IN VIRGINIA, all graduating high-school seniors receive the same diploma, which is issued by the state. However, in the case of the more academically challenging AP and International Baccalaureate (IB) programs, students were eligible to receive a certificate of achievement once they fulfilled each program's requirements.

To earn an AP diploma, students must score three or higher, with five the highest, on exams for five full-credit AP courses in languages, including English; sciences; mathematics; history; and social sciences and an elective. AP courses are recognized for college credit by several colleges and universities in the United States.

IB requires both internal and external assessments for each of the six core subject areas: English; foreign language through a fifth year; mathematics through calculus; history and social sciences; experimental sciences including biology, chemistry and physics; and the arts and electives. Diploma candidates must take the Theory of Knowledge course, write a 4,000-word extended research essay and participate in a community service program. There are eight IB schools in the county.

The school system was informed toward the end of last year that the College Board would be eliminating the AP diploma.

"It's a disappointment," said Glynn Bates, principal at Hayfield Secondary. "It was a way of recognizing our outstanding scholars. We would list the AP candidates in our graduation program, and when we received confirmation of the names of those who qualified to receive the diploma, we'd print them in our fall newsletter."

FAIRFAX COUNTY will continue to issue the certificates once the College Board stops, said Bernadette Glaze, the school system's advanced academic programs specialist.

"FCPS will issue the AP certificates beginning with the 2003-04 school year, most likely using the College Board's guidelines," Glaze said. "We have well-established AP programs, and the certificate will be comparable to what the College Board did."

Packer said the advanced placement moniker is a trademark of the College Board, so the independent body has created a task force, of which Glaze is a member, to come up with a suitable replacement for the soon-to-be-defunct diploma. He said a couple of options include allowing individual school systems to issue their own certificates, if they meet standards set by the College Board, or the College Board can continue to administer the awards, whatever they may be.

"We would like the schools to work with us in developing a program to allow schools to demonstrate their excellence," Packer said. "Schools that qualify for the awards will be able to hand out awards to their students. We'll be providing guidelines to the schools."

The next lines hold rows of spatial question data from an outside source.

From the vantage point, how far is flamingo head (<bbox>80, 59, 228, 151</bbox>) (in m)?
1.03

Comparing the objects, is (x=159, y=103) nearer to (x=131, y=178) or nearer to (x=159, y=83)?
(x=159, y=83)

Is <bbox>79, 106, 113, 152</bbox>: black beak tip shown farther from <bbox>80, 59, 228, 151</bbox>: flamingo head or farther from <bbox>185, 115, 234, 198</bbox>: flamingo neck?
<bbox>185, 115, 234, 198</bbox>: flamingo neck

Everyone seems to agree the goal of the program is to encourage the students to take courses outside of their interests and to challenge themselves academically. In fact, the AP diploma did little if anything in getting a student accepted into college.

"The problem with recognition programs is they don't seem to impact admissions to colleges and universities," Packer said. "Our studies show, colleges look at the number of courses and the tests taken, but not for admission. No one can identify why the program is important for college admission."

Part of the reason is that candidates do not find out whether they qualified to receive the diploma until after graduation, and presumably after having already been accepted to a college or university.

"What's on their transcripts matters the most," Bates said.